:: TASK DIRECTIONS ::
Find "How far do the" in the data below; transcribe the line it appears on and each line after it, exactly, to the end, and nothing else.
--- Begin STORED ROWS ---
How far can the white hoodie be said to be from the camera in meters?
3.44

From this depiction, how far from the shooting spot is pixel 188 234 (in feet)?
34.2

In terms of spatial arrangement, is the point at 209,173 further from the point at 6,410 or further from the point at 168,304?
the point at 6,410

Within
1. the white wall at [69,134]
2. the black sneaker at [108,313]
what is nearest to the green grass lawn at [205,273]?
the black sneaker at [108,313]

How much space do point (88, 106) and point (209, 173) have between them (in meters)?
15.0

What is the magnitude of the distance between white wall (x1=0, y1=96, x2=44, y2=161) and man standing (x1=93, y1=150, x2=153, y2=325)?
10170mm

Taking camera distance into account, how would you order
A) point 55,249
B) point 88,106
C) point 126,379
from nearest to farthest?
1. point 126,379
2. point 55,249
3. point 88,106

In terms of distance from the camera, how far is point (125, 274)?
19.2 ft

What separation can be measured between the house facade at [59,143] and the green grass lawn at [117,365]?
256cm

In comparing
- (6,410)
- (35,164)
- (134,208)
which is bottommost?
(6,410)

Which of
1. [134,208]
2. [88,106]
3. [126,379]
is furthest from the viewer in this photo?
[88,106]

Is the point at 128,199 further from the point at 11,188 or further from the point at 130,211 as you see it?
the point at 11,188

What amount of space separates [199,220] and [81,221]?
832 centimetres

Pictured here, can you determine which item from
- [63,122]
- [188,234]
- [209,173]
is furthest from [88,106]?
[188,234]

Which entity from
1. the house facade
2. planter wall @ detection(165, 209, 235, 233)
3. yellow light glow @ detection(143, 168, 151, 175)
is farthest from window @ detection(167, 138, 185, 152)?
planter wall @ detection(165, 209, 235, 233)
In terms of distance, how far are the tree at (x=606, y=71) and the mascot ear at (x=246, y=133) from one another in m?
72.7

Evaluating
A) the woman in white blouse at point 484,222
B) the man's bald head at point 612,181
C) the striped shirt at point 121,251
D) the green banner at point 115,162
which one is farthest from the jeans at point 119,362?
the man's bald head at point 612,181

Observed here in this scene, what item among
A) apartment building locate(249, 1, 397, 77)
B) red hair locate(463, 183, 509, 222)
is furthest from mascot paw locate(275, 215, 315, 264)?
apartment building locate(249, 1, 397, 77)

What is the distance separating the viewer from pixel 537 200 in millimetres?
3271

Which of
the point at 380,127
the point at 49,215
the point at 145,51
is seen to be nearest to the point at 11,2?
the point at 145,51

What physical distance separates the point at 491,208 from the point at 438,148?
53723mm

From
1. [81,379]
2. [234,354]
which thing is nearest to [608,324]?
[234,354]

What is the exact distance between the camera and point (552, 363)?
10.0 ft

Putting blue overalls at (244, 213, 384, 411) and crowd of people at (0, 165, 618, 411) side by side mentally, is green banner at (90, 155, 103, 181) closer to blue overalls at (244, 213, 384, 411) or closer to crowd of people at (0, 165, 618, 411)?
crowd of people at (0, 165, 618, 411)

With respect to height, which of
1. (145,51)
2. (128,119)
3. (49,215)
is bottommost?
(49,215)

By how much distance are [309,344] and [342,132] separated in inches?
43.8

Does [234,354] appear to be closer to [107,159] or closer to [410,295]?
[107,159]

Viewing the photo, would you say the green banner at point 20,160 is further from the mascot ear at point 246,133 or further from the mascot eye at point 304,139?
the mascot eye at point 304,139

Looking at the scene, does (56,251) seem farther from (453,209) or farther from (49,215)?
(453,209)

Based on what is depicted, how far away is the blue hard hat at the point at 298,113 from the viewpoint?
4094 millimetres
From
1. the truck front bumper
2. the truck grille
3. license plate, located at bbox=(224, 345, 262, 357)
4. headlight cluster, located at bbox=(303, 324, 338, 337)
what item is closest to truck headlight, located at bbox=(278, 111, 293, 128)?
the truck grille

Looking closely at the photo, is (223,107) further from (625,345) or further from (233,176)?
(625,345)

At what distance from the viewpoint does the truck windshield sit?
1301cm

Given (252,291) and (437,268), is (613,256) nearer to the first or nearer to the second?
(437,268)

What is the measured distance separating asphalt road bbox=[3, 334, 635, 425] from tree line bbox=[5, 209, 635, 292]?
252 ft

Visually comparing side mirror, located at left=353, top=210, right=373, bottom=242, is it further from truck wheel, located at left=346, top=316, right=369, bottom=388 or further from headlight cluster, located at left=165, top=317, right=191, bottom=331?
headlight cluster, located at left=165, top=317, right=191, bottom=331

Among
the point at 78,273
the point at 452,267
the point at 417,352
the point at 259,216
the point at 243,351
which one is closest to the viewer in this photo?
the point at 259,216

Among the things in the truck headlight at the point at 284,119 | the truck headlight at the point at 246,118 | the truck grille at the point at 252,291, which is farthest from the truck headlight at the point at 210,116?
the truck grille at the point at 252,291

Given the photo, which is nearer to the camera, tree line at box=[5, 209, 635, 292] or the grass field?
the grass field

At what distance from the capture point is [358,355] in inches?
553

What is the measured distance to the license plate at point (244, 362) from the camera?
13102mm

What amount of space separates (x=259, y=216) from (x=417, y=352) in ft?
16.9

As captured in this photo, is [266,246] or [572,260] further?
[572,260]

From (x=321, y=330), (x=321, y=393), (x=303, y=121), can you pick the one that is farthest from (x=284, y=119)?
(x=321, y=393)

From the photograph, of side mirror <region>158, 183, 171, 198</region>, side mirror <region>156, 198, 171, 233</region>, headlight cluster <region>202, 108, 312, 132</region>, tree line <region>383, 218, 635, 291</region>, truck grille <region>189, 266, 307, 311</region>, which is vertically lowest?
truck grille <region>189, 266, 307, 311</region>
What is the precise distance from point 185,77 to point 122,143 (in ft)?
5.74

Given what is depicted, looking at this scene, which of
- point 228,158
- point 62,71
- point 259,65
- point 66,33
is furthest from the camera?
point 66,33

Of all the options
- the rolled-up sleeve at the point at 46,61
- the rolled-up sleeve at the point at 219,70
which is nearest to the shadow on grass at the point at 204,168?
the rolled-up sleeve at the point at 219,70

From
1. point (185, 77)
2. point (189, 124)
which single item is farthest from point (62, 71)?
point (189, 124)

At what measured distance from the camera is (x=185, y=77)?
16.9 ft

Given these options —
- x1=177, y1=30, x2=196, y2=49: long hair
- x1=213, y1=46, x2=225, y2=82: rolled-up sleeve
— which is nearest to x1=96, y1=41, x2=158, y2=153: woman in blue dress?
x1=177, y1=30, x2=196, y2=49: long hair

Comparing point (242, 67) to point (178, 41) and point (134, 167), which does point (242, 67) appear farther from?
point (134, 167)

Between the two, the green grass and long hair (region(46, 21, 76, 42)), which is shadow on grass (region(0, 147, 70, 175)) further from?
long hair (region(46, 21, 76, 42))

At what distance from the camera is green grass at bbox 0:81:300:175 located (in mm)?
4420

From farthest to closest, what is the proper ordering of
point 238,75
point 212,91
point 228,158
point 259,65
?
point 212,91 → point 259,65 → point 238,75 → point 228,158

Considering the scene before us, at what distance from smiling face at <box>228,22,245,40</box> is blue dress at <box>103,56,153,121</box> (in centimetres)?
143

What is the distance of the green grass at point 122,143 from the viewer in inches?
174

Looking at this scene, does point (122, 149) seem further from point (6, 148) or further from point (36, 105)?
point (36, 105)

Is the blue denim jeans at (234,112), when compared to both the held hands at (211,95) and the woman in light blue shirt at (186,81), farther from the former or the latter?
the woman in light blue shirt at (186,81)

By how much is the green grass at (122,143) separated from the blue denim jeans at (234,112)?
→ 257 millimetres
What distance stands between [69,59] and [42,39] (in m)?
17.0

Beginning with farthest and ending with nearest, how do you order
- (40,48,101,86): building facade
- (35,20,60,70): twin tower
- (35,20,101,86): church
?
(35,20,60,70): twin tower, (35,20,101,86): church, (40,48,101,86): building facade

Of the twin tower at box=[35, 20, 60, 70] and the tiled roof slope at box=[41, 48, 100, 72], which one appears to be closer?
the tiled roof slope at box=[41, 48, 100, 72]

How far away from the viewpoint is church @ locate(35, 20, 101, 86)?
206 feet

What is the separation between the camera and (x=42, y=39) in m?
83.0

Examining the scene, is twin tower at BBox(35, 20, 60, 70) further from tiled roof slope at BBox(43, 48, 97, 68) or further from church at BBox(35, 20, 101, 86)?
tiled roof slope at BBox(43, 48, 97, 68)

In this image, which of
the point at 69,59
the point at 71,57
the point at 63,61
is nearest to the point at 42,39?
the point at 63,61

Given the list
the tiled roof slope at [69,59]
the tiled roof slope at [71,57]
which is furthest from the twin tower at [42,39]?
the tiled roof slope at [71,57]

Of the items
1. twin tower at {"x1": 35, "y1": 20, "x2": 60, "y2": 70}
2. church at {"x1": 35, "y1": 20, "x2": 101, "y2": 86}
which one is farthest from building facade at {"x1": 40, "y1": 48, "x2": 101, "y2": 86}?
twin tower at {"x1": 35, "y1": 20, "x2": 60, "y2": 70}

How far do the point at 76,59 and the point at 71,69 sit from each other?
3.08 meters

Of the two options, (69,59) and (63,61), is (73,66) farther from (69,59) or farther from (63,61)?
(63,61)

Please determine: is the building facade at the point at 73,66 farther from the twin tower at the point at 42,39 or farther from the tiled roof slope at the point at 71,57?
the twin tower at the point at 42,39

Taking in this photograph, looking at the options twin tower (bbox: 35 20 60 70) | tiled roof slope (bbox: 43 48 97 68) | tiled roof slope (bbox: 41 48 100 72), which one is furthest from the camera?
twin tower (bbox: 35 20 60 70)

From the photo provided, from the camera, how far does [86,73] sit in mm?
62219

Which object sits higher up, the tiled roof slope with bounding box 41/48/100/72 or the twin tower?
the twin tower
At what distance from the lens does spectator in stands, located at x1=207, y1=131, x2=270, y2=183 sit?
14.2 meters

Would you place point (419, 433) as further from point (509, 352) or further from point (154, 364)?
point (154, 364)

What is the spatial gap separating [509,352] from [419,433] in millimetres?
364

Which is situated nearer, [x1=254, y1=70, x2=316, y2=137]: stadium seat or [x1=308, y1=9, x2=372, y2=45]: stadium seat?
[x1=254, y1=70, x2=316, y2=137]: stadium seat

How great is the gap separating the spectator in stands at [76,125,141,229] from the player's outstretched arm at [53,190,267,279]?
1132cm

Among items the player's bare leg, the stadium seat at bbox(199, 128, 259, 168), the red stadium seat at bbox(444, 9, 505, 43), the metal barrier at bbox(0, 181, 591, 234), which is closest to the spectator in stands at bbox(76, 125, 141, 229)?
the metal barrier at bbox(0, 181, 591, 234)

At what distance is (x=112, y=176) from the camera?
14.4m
--- End STORED ROWS ---
:: SOLUTION TO THIS PROBLEM ::
How far do the point at 76,59 and the point at 71,69 sit from each other?
3.08 meters

Of the two options, (69,59) and (63,61), is (73,66) farther from (69,59) or farther from (63,61)?
(63,61)

Please determine: is the building facade at the point at 73,66 farther from the twin tower at the point at 42,39 or farther from the tiled roof slope at the point at 71,57?
the twin tower at the point at 42,39

Taking in this photograph, looking at the options twin tower (bbox: 35 20 60 70) | tiled roof slope (bbox: 43 48 97 68) | tiled roof slope (bbox: 41 48 100 72), which one is furthest from the camera?
twin tower (bbox: 35 20 60 70)

From the photo provided, from the camera, how far does [86,73] sit in mm?
62219

Which object sits higher up, the tiled roof slope with bounding box 41/48/100/72 or the twin tower?
the twin tower
At what distance from the lens does spectator in stands, located at x1=207, y1=131, x2=270, y2=183 sit?
14.2 meters

Would you place point (419, 433) as further from point (509, 352) or further from point (154, 364)?
point (154, 364)

What is the spatial gap separating [509,352] from [419,433] in millimetres?
364

Which is situated nearer, [x1=254, y1=70, x2=316, y2=137]: stadium seat or [x1=308, y1=9, x2=372, y2=45]: stadium seat?
[x1=254, y1=70, x2=316, y2=137]: stadium seat

How great is the gap separating the spectator in stands at [76,125,141,229] from the player's outstretched arm at [53,190,267,279]?
1132cm

Among items the player's bare leg, the stadium seat at bbox(199, 128, 259, 168), the red stadium seat at bbox(444, 9, 505, 43), the metal barrier at bbox(0, 181, 591, 234), which is closest to the spectator in stands at bbox(76, 125, 141, 229)?
the metal barrier at bbox(0, 181, 591, 234)

At what distance is (x=112, y=176) from the camera?
14.4m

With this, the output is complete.